═════ Exercise data ═════

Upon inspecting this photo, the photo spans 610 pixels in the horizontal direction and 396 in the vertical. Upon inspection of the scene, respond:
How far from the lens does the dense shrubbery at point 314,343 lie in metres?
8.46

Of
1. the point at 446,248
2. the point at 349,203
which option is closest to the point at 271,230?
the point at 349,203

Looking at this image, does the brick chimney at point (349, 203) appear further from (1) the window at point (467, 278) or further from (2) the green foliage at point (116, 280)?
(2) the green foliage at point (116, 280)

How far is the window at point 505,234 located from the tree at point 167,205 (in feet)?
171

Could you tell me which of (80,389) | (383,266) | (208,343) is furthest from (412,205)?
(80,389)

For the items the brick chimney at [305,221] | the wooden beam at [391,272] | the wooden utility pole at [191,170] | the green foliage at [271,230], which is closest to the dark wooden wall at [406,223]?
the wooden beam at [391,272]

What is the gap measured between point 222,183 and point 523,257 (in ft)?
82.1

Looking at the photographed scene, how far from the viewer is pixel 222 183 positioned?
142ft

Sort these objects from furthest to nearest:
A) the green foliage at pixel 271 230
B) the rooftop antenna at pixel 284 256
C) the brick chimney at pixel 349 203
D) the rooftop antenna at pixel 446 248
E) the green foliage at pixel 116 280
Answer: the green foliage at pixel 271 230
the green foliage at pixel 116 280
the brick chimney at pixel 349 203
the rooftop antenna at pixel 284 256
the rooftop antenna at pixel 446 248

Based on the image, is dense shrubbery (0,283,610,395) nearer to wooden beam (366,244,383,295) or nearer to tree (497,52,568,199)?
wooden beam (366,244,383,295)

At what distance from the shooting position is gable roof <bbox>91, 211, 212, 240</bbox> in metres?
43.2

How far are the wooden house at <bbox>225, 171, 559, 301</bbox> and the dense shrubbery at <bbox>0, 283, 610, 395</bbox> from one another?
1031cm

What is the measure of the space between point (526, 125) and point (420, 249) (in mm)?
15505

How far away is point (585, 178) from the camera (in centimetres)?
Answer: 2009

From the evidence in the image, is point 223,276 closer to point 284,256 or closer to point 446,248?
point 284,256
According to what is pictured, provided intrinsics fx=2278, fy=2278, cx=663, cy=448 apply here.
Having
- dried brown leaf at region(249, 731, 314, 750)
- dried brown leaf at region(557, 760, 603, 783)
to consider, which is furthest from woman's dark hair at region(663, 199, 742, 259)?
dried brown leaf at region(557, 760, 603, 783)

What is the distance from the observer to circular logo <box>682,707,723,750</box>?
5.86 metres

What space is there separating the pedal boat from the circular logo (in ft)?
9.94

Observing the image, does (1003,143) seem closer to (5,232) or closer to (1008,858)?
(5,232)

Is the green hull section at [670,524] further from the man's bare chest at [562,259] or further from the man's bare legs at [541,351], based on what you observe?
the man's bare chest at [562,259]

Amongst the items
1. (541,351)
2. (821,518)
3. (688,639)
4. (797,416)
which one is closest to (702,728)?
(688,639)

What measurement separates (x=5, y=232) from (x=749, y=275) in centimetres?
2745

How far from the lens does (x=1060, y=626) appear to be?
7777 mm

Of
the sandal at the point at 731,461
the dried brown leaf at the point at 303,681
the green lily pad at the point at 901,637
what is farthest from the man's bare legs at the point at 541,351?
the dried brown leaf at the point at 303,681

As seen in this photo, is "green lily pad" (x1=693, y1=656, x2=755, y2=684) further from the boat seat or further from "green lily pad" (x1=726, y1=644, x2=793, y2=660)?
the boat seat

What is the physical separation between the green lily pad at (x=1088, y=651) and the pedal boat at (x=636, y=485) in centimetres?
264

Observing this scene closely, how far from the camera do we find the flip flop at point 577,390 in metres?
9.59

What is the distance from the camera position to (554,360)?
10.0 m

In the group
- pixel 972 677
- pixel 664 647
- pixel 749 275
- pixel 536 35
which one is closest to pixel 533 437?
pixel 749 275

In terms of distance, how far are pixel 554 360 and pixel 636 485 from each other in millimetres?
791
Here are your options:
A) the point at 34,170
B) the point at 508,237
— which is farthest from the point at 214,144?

═════
═════ Exercise data ═════

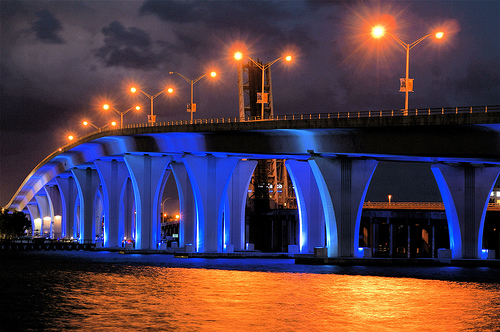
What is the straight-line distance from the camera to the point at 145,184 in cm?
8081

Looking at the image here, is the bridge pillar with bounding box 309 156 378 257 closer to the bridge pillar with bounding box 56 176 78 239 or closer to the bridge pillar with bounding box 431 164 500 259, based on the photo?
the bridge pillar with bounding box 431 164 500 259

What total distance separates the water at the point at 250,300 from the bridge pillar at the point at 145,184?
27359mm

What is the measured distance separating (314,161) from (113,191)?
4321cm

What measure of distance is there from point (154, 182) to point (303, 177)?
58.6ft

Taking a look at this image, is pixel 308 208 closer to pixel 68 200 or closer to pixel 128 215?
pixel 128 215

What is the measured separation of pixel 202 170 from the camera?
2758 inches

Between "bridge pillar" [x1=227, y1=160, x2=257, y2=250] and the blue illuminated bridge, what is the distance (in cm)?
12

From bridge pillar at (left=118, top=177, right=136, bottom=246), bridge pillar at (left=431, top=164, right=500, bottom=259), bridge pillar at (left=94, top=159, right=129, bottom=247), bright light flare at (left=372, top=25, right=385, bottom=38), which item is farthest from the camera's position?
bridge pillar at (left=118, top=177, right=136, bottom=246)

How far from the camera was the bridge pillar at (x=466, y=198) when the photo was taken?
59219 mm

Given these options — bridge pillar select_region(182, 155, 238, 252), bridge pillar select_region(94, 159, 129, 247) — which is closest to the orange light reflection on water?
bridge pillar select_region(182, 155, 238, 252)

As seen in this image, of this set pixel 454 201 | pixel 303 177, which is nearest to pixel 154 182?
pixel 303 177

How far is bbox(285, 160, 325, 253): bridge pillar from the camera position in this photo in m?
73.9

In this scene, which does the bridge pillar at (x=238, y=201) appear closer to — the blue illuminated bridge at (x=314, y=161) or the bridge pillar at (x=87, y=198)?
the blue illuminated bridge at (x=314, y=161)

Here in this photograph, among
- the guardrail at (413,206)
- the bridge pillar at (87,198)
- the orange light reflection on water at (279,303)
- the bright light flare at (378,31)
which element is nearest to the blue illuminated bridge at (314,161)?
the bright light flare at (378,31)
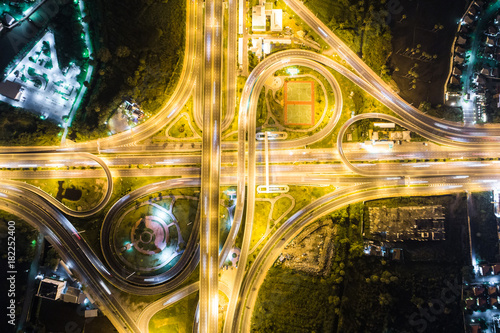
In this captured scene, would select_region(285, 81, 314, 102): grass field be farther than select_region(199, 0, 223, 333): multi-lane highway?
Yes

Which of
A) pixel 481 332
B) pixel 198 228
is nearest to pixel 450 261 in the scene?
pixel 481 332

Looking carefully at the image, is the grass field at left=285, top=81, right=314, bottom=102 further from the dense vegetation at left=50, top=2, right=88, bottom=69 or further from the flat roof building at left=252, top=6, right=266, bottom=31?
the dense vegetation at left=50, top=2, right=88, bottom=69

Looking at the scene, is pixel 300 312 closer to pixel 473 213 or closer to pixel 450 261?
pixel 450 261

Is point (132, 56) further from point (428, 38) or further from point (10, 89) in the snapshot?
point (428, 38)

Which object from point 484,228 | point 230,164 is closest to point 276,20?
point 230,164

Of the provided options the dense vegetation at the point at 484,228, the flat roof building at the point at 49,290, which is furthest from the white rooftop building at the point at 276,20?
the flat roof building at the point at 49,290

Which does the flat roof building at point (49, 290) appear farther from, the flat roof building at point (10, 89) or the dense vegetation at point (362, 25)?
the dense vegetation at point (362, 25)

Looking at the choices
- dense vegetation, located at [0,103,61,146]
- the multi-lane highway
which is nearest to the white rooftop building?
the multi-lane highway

═════

◆ **Work to do**
Lay out the stretch from the line containing "What measure of" through the line containing "2758 inches" as a numbered list, leaving out blank lines.

◆ **The result**
1. What measure of distance is there from point (154, 182) to point (303, 177)?
2. 58.6ft
3. Taking a look at this image, is pixel 308 208 closer to pixel 68 200 or closer to pixel 128 215?
4. pixel 128 215
5. What is the measured separation of pixel 202 170 from the camera?
6. 2758 inches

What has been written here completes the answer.